## WHAT IS BEING ASKED
Give back exactly the stretch of data below from the line holding "Both corpora were" through the line holding "The bail corpus has", both ends included, and leave the remaining lines out.

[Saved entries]
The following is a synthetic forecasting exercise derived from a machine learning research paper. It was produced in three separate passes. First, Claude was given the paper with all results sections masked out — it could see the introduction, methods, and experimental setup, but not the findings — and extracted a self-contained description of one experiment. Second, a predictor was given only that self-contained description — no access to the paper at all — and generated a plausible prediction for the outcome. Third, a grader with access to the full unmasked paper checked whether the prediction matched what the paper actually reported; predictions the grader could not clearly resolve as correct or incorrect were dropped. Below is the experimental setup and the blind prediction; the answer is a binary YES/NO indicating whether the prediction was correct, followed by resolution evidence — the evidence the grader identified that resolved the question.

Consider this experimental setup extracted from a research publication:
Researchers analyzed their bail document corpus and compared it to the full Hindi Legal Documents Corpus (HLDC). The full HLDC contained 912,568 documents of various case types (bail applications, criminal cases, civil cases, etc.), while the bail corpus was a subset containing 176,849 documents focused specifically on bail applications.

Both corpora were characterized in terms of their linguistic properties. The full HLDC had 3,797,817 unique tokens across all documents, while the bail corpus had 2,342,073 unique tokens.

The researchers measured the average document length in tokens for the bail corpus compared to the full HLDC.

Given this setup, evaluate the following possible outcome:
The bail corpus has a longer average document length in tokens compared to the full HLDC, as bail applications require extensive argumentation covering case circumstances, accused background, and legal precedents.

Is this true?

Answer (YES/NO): NO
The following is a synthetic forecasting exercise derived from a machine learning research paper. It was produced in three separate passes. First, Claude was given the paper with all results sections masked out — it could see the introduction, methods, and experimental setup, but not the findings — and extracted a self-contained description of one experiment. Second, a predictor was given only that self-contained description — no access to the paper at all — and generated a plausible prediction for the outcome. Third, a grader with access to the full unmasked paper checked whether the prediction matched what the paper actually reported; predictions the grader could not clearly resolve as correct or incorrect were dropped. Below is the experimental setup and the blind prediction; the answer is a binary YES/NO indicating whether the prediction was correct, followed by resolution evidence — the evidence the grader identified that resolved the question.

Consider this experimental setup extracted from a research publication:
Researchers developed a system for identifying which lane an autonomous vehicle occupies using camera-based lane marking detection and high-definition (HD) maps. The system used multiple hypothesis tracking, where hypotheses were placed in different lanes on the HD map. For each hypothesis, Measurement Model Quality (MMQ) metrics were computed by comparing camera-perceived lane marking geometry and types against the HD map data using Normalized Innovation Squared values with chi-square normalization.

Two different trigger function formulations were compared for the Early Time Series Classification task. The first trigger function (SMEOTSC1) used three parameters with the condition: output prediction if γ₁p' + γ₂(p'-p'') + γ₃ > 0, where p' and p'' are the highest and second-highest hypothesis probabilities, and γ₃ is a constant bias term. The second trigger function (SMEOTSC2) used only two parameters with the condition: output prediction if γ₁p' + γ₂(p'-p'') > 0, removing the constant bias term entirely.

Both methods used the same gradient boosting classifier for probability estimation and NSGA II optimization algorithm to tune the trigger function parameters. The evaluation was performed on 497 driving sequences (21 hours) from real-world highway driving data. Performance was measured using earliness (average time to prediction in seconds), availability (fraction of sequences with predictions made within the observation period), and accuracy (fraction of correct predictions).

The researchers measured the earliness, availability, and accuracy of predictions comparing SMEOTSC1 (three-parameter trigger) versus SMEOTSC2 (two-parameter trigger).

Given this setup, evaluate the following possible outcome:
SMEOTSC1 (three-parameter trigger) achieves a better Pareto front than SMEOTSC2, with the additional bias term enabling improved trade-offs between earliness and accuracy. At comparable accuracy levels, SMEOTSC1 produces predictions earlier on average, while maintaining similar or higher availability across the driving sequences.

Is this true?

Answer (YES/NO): NO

## WRITTEN SOLUTION
Both corpora were characterized in terms of their linguistic properties. The full HLDC had 3,797,817 unique tokens across all documents, while the bail corpus had 2,342,073 unique tokens.

The researchers measured the average document length in tokens for the bail corpus compared to the full HLDC.

Given this setup, evaluate the following possible outcome:
The bail corpus has a longer average document length in tokens compared to the full HLDC, as bail applications require extensive argumentation covering case circumstances, accused background, and legal precedents.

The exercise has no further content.